A double pendulum consists of two strings of equal length \(\ell\) and two bobs of equal mass \(m\). The upper string is attached to the ceiling, while the lower end is attached to the first bob. One end of the lower string is attached to the first bob, while the other end is attached to the second bob. Using generalized coordinates \(\theta_{1}\) (the angle of the upper string relative to the vertical) and \(\theta_{2}\) (the angle of the lower string relative to the vertical), find

(a) the Lagrangian of the system (Hint: It can be tricky to find the kinetic energy of the lower bob in terms of the angles and their time derivatives.

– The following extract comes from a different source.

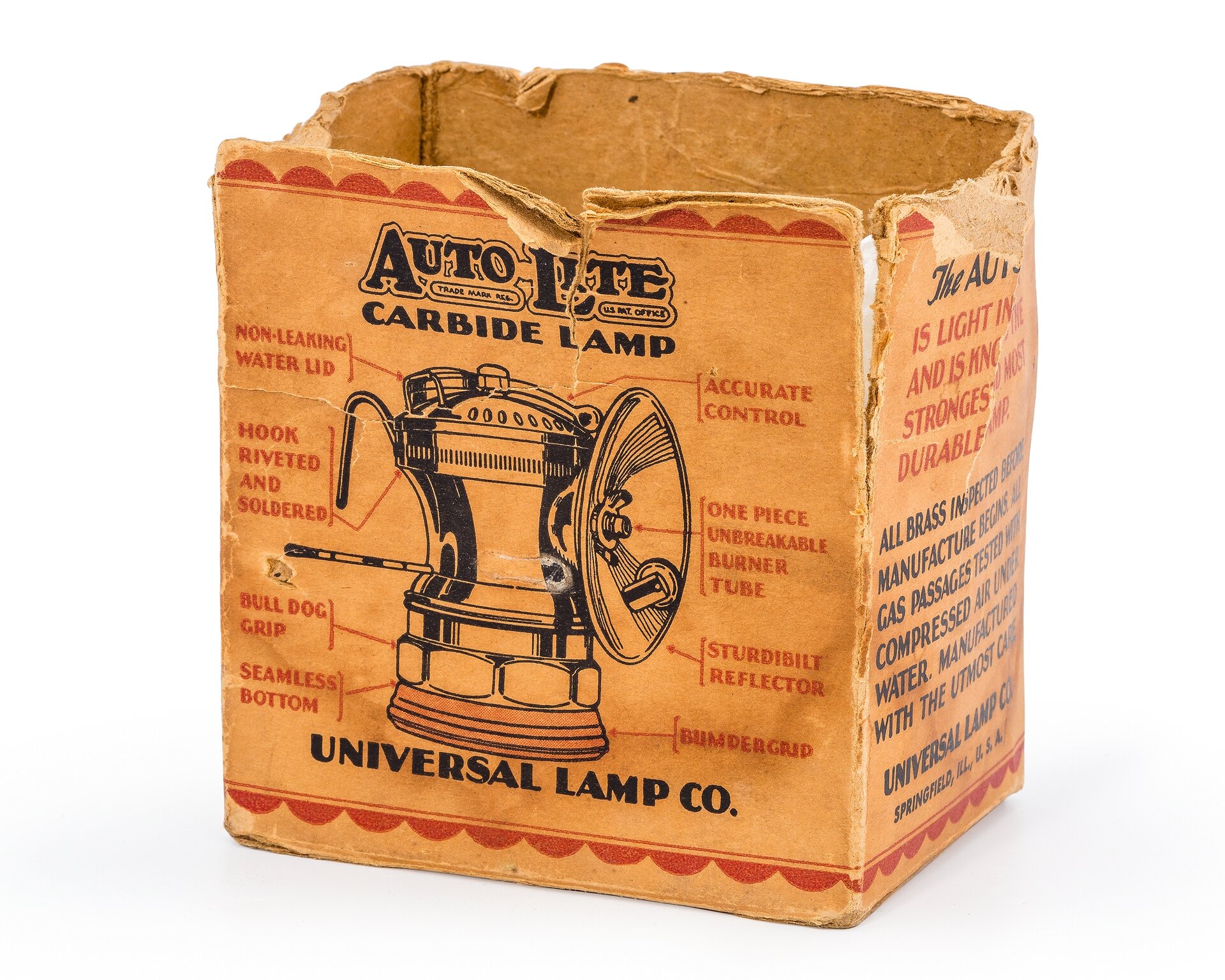 Auto Lite Carbide Miner's Lamp Box. Universal Lamp Company . | Lot ...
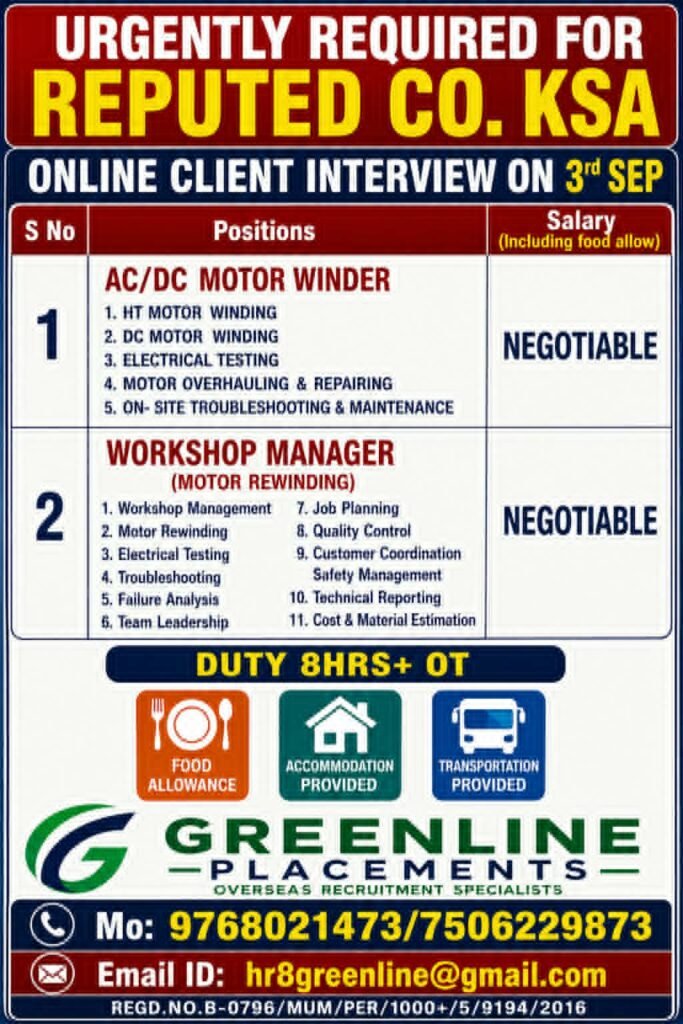 Saudi Arabia Jobs 2026 – AC/DC Motor Winder and Workshop Manager Vacancies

Use Cartesian coordinates initially; then convert these to generalized coordinates)

(b) the canonical momenta

(c) the Hamiltonian in terms of the angles and their first derivatives. Are there any constants of the motion? If so, what are they, and why are they constants? (Note that to go on and find the motion of the system using Hamilton's equations, one must first write \(H\left(\theta_{1}, \theta_{2}, p_{\theta_{1}}\right.\), \(\left.p_{\theta_{1}}\right)\), without \(\dot{\theta}_{1}\) and \(\dot{\theta}_{2}\). This step, and the next step of solving the equations, involves a lot of algebra. This illustrates the fact that in somewhat complicated problems one could long since have written out Lagrange's equations and solved them, by the time one has even written out the Hamiltonian in canonical form.)